> _Record set_:
======

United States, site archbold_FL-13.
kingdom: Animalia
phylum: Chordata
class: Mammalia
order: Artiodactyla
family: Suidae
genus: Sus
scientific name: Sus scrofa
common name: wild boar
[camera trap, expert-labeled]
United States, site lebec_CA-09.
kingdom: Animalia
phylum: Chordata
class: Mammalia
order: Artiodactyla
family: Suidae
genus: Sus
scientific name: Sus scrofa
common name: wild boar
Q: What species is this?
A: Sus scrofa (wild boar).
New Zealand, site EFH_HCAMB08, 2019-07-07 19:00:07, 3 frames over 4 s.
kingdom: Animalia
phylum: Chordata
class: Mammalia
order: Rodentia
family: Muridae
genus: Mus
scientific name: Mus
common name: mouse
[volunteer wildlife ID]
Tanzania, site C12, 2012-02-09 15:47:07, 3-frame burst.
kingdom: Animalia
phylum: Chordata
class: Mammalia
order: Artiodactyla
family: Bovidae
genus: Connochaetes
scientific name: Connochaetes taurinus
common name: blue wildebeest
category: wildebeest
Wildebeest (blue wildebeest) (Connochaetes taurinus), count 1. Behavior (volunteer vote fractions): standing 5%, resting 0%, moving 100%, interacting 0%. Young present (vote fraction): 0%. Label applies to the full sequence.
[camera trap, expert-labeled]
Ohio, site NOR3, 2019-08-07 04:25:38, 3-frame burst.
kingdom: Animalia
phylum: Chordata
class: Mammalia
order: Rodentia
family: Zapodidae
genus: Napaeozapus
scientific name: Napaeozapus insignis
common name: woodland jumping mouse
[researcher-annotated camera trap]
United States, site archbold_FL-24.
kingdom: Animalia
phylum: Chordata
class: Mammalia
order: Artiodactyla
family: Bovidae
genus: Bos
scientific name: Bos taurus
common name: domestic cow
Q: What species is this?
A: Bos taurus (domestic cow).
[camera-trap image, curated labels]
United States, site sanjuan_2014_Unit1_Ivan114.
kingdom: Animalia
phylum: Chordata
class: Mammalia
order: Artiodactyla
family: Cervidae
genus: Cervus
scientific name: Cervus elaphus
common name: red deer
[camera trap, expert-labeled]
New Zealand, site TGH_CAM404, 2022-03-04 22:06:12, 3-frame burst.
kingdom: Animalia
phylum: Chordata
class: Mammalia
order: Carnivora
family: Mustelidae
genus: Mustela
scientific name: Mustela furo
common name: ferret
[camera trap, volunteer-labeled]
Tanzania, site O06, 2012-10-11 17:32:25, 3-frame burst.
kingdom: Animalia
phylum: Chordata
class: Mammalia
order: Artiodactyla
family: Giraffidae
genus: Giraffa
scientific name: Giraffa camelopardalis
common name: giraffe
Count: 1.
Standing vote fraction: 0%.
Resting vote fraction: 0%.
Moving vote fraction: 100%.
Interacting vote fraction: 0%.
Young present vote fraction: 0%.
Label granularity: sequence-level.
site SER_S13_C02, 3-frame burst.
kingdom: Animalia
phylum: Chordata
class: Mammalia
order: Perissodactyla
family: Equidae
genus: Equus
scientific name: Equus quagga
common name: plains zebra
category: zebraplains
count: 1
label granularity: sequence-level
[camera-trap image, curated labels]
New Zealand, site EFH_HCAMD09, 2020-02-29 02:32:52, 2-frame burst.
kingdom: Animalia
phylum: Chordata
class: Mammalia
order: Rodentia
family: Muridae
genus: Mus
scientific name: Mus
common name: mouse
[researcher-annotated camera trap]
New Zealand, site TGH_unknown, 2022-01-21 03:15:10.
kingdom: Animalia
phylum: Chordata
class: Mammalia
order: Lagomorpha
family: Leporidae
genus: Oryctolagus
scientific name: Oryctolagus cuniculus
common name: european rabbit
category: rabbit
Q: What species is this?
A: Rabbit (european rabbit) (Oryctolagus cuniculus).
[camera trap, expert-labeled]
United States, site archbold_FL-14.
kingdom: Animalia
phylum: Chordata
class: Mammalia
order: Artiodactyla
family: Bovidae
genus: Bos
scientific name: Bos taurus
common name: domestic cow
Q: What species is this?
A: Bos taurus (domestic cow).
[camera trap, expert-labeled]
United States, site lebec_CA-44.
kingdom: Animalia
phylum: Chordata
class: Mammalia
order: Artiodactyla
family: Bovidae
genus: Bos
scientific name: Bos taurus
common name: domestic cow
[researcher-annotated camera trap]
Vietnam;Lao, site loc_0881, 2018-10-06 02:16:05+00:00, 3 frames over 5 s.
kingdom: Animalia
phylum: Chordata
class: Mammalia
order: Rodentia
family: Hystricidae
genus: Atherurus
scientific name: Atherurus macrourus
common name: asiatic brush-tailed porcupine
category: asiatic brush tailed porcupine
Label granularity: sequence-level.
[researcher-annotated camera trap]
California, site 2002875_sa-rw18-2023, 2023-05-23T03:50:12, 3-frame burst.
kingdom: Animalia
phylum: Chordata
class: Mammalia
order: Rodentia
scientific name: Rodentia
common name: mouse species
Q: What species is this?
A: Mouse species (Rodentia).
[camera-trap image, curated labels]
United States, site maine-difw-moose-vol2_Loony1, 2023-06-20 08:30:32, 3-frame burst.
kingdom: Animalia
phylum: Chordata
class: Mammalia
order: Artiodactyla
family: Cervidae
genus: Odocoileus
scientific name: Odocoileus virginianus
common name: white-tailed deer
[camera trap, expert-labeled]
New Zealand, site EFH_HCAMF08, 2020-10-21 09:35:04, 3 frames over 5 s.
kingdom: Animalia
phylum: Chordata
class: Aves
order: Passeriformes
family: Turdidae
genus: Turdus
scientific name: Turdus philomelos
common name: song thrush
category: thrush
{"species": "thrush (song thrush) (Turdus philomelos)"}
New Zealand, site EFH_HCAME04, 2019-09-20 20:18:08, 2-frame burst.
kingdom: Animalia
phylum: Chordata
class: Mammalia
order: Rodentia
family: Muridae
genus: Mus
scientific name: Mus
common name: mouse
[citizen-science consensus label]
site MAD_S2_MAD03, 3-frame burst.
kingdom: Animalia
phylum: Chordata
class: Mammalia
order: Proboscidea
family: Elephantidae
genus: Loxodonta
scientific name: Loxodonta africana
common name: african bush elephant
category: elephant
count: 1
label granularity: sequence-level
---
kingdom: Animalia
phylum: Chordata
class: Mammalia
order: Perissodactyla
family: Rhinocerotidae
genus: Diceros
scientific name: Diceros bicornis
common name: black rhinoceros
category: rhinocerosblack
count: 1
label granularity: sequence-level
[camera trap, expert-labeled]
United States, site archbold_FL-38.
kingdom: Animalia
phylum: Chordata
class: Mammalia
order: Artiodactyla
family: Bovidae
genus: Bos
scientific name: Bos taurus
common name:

======

> _Exercise prompt_: Work through the records above. Copy every line with the string "burst".

> _Output of the task_:
Tanzania, site C12, 2012-02-09 15:47:07, 3-frame burst.
Ohio, site NOR3, 2019-08-07 04:25:38, 3-frame burst.
New Zealand, site TGH_CAM404, 2022-03-04 22:06:12, 3-frame burst.
Tanzania, site O06, 2012-10-11 17:32:25, 3-frame burst.
site SER_S13_C02, 3-frame burst.
New Zealand, site EFH_HCAMD09, 2020-02-29 02:32:52, 2-frame burst.
California, site 2002875_sa-rw18-2023, 2023-05-23T03:50:12, 3-frame burst.
United States, site maine-difw-moose-vol2_Loony1, 2023-06-20 08:30:32, 3-frame burst.
New Zealand, site EFH_HCAME04, 2019-09-20 20:18:08, 2-frame burst.
site MAD_S2_MAD03, 3-frame burst.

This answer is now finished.